┌────────
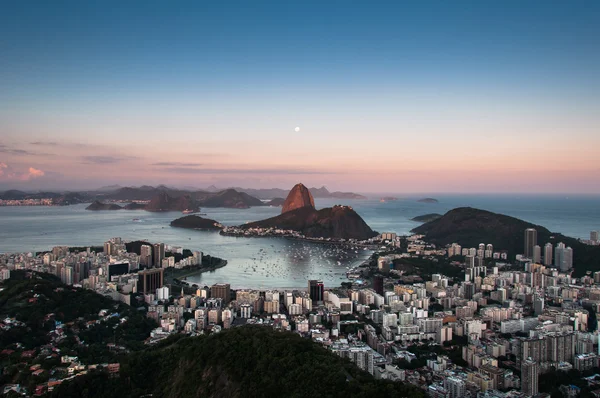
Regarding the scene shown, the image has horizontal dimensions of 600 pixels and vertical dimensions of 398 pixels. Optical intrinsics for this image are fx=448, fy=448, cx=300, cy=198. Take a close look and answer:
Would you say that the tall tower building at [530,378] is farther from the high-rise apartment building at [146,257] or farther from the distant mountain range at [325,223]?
the distant mountain range at [325,223]

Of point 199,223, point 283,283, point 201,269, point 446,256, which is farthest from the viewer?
point 199,223

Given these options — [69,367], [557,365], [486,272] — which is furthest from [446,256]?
[69,367]

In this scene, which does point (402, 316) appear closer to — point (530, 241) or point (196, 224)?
point (530, 241)

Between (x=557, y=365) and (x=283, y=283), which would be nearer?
(x=557, y=365)

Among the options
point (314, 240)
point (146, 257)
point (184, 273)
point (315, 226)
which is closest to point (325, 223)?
point (315, 226)

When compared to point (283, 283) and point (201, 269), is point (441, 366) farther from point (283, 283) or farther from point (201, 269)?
point (201, 269)

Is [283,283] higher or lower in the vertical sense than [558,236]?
lower

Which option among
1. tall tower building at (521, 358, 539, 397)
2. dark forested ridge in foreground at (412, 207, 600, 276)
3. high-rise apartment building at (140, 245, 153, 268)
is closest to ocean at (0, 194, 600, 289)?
high-rise apartment building at (140, 245, 153, 268)
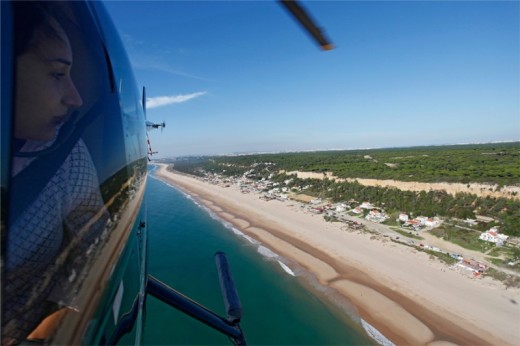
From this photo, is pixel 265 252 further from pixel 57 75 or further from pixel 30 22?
pixel 30 22

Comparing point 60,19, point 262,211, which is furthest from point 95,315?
point 262,211

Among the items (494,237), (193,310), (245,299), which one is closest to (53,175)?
(193,310)

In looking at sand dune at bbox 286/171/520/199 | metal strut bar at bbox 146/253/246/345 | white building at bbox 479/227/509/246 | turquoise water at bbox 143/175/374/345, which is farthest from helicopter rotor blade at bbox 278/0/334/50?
sand dune at bbox 286/171/520/199

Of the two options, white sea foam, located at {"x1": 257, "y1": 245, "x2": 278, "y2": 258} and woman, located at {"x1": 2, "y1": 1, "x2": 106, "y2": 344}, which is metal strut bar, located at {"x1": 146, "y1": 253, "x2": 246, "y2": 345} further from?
white sea foam, located at {"x1": 257, "y1": 245, "x2": 278, "y2": 258}

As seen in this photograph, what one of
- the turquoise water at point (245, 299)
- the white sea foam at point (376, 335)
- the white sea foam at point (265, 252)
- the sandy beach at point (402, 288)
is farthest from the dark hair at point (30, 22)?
the white sea foam at point (265, 252)

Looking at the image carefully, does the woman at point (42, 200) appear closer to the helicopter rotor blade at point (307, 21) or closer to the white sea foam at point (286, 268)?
the helicopter rotor blade at point (307, 21)

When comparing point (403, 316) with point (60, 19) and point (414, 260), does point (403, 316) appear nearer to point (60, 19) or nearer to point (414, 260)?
point (414, 260)
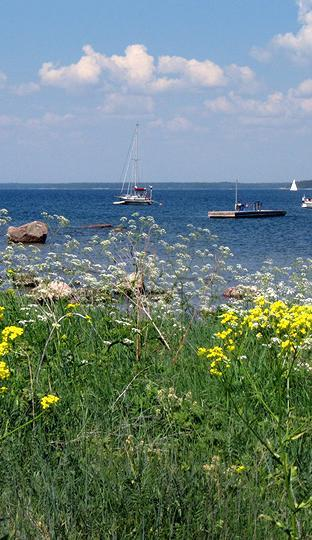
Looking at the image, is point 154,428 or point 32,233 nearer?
point 154,428

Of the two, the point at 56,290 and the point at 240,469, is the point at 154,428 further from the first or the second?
the point at 56,290

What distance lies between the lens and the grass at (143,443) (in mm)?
4219

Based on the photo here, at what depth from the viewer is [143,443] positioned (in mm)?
5371

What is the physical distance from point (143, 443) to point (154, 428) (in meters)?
0.64

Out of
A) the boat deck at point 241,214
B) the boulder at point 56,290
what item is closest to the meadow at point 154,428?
the boulder at point 56,290

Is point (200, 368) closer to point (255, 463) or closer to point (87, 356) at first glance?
point (87, 356)

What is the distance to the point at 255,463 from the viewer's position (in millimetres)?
4922

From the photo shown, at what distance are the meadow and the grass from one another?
0.01 m

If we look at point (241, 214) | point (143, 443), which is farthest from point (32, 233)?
point (241, 214)

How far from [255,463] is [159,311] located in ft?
14.6

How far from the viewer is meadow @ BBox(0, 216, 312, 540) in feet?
13.9

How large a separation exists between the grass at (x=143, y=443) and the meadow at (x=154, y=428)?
13mm

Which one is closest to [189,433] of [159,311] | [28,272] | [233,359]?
[233,359]

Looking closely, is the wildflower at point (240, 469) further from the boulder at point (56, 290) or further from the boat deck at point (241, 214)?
the boat deck at point (241, 214)
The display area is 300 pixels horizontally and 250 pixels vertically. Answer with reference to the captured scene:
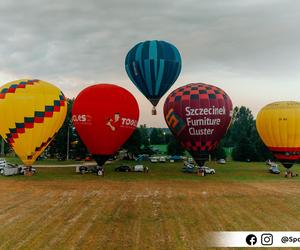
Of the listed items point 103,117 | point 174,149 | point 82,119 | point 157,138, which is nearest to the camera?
point 103,117

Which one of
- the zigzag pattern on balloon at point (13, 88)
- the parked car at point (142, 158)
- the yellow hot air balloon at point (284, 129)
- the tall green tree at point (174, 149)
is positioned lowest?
the parked car at point (142, 158)

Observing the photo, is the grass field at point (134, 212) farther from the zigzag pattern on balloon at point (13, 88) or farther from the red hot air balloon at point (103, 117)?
the zigzag pattern on balloon at point (13, 88)

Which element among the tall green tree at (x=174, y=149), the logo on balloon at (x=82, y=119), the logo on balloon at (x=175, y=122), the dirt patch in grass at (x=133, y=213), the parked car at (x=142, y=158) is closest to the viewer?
the dirt patch in grass at (x=133, y=213)

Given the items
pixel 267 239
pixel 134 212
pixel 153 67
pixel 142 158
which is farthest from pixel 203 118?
pixel 142 158

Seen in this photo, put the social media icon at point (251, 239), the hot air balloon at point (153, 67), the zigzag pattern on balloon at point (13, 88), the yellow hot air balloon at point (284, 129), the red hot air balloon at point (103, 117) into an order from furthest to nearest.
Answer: the hot air balloon at point (153, 67) → the yellow hot air balloon at point (284, 129) → the red hot air balloon at point (103, 117) → the zigzag pattern on balloon at point (13, 88) → the social media icon at point (251, 239)

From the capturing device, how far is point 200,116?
3192cm

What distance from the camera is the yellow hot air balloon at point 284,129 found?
33000 millimetres

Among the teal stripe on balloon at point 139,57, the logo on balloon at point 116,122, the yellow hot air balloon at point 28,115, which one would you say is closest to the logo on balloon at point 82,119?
the logo on balloon at point 116,122

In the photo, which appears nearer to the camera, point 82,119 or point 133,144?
point 82,119

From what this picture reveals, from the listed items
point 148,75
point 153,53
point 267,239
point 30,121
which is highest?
point 153,53

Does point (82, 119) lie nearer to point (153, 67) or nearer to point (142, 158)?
point (153, 67)

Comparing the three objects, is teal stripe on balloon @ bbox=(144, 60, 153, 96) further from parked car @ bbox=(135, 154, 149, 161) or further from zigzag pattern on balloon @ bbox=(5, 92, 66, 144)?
parked car @ bbox=(135, 154, 149, 161)

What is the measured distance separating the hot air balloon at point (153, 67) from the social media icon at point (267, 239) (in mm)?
23048

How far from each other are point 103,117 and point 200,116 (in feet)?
29.5
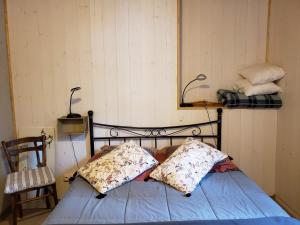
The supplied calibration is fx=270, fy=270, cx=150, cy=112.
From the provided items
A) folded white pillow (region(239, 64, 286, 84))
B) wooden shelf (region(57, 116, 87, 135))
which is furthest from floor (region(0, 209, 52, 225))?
folded white pillow (region(239, 64, 286, 84))

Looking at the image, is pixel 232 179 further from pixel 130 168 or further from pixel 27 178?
pixel 27 178

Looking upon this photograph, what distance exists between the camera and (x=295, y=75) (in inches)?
103

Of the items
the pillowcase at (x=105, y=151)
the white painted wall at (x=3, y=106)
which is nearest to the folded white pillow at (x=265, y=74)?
the pillowcase at (x=105, y=151)

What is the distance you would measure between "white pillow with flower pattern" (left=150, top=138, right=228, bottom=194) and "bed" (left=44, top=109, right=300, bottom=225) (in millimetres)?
59

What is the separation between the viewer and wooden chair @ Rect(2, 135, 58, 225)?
8.34 feet

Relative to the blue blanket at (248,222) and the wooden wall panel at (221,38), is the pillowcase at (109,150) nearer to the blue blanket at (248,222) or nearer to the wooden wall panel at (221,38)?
the blue blanket at (248,222)

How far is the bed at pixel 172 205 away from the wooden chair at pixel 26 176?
1.57ft

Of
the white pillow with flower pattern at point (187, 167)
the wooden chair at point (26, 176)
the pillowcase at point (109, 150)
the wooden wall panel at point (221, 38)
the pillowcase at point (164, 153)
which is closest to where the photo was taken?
the white pillow with flower pattern at point (187, 167)

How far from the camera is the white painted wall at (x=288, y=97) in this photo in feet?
8.48

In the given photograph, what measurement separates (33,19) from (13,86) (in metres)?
0.76

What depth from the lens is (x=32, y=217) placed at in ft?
9.40

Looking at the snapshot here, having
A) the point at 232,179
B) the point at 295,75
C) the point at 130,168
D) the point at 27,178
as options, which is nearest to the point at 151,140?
the point at 130,168

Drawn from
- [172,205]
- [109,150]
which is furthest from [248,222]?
[109,150]

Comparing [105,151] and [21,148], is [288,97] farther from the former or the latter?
[21,148]
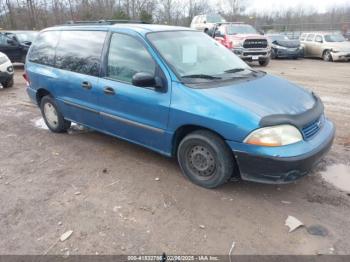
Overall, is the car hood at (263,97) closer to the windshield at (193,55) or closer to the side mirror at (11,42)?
the windshield at (193,55)

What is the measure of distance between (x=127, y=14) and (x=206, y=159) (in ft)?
109

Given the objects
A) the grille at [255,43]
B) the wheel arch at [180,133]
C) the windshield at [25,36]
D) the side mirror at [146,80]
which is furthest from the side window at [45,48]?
the grille at [255,43]

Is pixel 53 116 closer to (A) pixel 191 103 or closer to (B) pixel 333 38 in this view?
(A) pixel 191 103

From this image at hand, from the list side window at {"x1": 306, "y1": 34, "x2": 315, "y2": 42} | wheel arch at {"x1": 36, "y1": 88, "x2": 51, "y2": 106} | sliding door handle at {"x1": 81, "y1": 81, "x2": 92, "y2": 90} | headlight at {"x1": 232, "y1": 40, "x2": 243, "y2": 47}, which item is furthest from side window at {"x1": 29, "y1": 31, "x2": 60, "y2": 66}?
side window at {"x1": 306, "y1": 34, "x2": 315, "y2": 42}

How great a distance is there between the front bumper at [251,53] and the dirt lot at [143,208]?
438 inches

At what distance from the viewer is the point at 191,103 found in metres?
3.78

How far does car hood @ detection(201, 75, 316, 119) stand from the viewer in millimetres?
3551

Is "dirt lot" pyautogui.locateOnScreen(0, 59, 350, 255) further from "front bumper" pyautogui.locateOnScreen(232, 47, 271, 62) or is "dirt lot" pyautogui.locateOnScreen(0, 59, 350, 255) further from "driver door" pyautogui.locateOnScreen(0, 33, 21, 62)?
"driver door" pyautogui.locateOnScreen(0, 33, 21, 62)

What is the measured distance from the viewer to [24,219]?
11.6ft

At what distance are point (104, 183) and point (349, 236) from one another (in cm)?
264

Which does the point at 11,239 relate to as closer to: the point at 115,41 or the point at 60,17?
the point at 115,41

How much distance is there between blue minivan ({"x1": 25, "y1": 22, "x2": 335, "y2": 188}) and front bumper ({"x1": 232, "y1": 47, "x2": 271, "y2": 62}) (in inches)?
445

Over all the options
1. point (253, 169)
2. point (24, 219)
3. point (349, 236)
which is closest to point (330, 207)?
point (349, 236)

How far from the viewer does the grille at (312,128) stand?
11.8 feet
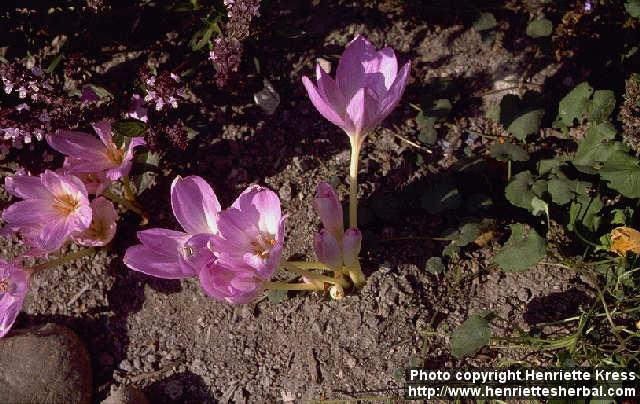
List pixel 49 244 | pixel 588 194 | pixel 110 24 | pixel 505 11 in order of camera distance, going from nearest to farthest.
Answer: pixel 49 244, pixel 588 194, pixel 110 24, pixel 505 11

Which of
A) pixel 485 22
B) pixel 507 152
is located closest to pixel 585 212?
pixel 507 152

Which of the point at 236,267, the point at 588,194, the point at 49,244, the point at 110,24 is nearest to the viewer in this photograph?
the point at 236,267

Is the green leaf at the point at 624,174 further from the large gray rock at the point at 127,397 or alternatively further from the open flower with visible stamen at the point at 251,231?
the large gray rock at the point at 127,397

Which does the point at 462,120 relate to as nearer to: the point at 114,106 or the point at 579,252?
the point at 579,252

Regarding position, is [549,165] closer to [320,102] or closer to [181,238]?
[320,102]

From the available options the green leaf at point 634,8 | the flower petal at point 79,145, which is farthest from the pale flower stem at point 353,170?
the green leaf at point 634,8

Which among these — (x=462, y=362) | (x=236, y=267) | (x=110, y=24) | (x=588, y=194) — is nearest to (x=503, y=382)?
(x=462, y=362)

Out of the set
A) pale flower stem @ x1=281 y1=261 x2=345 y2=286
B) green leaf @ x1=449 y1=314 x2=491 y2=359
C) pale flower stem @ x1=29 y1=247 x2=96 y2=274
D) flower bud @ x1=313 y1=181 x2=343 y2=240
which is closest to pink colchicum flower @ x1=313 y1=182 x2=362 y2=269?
flower bud @ x1=313 y1=181 x2=343 y2=240
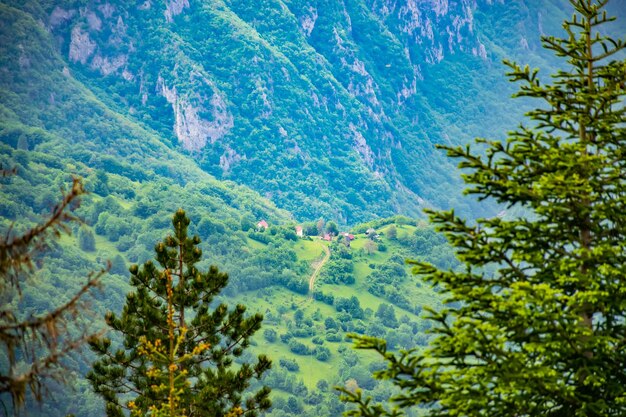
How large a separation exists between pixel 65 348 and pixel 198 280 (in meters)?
18.8

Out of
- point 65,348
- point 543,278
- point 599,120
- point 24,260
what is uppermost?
point 599,120

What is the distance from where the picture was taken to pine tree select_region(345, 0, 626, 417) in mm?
16516

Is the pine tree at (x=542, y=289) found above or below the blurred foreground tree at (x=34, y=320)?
above

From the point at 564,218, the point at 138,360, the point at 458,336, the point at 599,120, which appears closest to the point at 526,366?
the point at 458,336

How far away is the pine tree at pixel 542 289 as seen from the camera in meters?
16.5

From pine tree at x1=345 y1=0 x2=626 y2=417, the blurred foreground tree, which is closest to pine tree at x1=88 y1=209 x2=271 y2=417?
pine tree at x1=345 y1=0 x2=626 y2=417

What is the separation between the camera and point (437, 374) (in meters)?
16.8

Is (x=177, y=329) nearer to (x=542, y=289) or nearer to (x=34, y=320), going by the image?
(x=542, y=289)

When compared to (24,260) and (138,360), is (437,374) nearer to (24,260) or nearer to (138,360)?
(24,260)

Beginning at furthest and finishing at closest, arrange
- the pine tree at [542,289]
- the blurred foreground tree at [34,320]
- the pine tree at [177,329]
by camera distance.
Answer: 1. the pine tree at [177,329]
2. the pine tree at [542,289]
3. the blurred foreground tree at [34,320]

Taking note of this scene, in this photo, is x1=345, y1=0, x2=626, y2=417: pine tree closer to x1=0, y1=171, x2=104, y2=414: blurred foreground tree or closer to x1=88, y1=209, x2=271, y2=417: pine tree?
x1=0, y1=171, x2=104, y2=414: blurred foreground tree

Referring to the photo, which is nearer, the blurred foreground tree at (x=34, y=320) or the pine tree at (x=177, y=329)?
the blurred foreground tree at (x=34, y=320)

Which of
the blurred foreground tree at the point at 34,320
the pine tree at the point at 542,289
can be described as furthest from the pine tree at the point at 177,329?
the blurred foreground tree at the point at 34,320

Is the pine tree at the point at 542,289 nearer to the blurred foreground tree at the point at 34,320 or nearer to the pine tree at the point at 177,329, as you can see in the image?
the blurred foreground tree at the point at 34,320
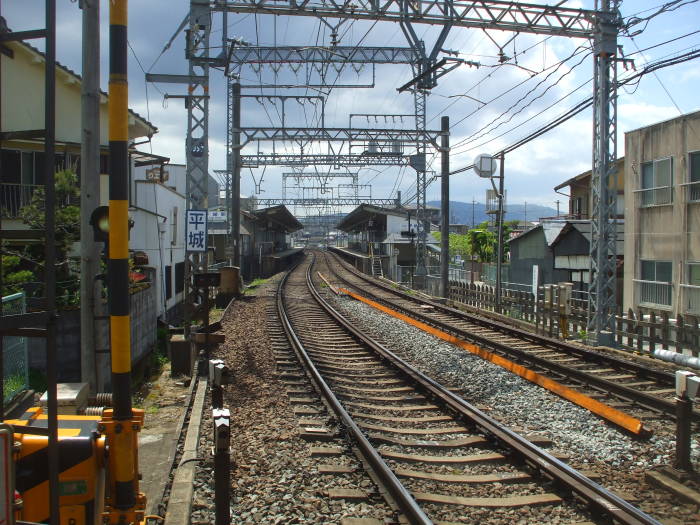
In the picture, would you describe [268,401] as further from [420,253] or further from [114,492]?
[420,253]

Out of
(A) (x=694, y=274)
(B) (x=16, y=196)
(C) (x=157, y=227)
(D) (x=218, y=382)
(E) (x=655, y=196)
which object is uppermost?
(E) (x=655, y=196)

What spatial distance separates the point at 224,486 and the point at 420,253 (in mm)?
23718

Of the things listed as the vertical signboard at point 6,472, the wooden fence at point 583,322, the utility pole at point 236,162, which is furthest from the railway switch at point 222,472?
the utility pole at point 236,162

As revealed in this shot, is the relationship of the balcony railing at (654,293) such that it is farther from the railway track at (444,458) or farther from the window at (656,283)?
the railway track at (444,458)

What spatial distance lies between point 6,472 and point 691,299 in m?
16.2

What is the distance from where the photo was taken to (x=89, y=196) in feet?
18.2

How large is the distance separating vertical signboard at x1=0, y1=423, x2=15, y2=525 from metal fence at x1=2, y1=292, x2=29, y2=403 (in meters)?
5.35

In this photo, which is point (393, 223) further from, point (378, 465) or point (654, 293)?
point (378, 465)

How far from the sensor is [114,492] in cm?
280

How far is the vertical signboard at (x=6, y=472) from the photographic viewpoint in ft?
6.70

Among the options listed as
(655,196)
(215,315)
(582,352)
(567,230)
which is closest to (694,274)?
(655,196)

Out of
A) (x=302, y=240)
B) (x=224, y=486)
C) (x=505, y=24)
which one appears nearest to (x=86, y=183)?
(x=224, y=486)

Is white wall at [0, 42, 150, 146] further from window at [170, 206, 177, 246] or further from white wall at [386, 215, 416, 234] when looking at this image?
white wall at [386, 215, 416, 234]

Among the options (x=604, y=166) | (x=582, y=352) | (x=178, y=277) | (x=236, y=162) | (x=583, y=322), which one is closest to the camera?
(x=582, y=352)
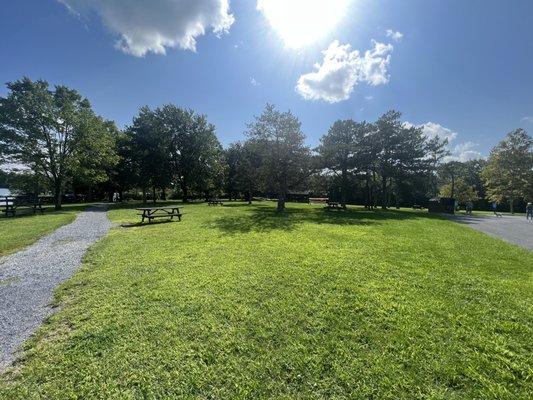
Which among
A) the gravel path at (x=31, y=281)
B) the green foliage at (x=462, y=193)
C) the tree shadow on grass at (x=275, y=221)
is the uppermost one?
the green foliage at (x=462, y=193)

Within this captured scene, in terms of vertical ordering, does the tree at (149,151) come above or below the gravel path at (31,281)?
above

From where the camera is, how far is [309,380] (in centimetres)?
297

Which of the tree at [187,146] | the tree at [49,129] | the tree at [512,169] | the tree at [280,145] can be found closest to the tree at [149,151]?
the tree at [187,146]

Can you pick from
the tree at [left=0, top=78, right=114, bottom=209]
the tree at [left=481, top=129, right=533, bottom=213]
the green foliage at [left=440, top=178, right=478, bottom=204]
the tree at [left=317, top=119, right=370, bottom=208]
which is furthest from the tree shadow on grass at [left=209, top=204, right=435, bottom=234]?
the green foliage at [left=440, top=178, right=478, bottom=204]

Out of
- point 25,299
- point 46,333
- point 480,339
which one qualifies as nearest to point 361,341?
point 480,339

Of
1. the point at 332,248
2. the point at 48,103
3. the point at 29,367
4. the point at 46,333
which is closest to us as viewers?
the point at 29,367

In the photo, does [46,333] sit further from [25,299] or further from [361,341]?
[361,341]

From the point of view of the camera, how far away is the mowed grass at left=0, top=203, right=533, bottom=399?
289cm

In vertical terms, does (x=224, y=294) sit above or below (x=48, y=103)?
below

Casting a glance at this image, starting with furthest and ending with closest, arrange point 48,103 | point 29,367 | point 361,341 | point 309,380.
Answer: point 48,103, point 361,341, point 29,367, point 309,380

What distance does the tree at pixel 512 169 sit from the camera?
3666cm

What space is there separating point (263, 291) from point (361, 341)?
6.84ft

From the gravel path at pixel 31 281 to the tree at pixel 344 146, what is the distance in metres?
25.7

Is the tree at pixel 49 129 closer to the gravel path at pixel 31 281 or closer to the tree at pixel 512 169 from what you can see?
the gravel path at pixel 31 281
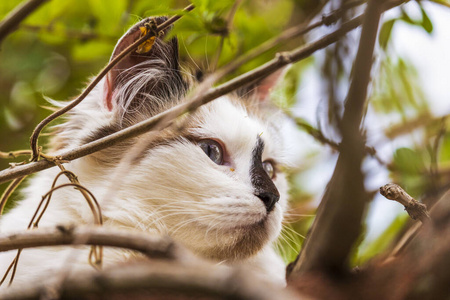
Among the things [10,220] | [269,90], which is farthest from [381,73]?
[10,220]

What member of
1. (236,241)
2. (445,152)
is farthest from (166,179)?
(445,152)

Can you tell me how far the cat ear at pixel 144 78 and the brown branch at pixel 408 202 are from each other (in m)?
0.88

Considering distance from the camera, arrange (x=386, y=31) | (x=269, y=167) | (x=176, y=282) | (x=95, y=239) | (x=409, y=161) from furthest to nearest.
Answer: (x=269, y=167), (x=386, y=31), (x=409, y=161), (x=95, y=239), (x=176, y=282)

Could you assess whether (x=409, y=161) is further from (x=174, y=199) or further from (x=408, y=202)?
(x=174, y=199)

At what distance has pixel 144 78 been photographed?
5.82ft

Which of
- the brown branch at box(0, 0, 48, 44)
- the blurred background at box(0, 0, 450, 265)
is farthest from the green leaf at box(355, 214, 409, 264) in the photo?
the brown branch at box(0, 0, 48, 44)

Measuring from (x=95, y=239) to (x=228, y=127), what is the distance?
1.08m

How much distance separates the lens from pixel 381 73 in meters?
1.48

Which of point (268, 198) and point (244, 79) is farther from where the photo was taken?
point (268, 198)

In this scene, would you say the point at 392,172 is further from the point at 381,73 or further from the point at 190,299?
the point at 190,299

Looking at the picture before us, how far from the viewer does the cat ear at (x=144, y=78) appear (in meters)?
1.66

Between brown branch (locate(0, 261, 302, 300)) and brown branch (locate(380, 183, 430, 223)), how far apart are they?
1.45 feet

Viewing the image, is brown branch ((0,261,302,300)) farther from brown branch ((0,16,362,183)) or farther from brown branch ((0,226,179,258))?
brown branch ((0,16,362,183))

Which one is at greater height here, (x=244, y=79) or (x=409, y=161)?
(x=244, y=79)
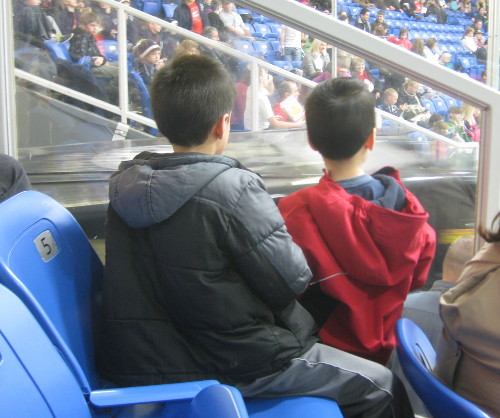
└────────
Pick out every row above that contains the string "painted", treating uppercase and lowercase as different.

the white painted wall at (x=3, y=106)
How far from the camera is the white painted wall at (x=288, y=97) in this photo in feet?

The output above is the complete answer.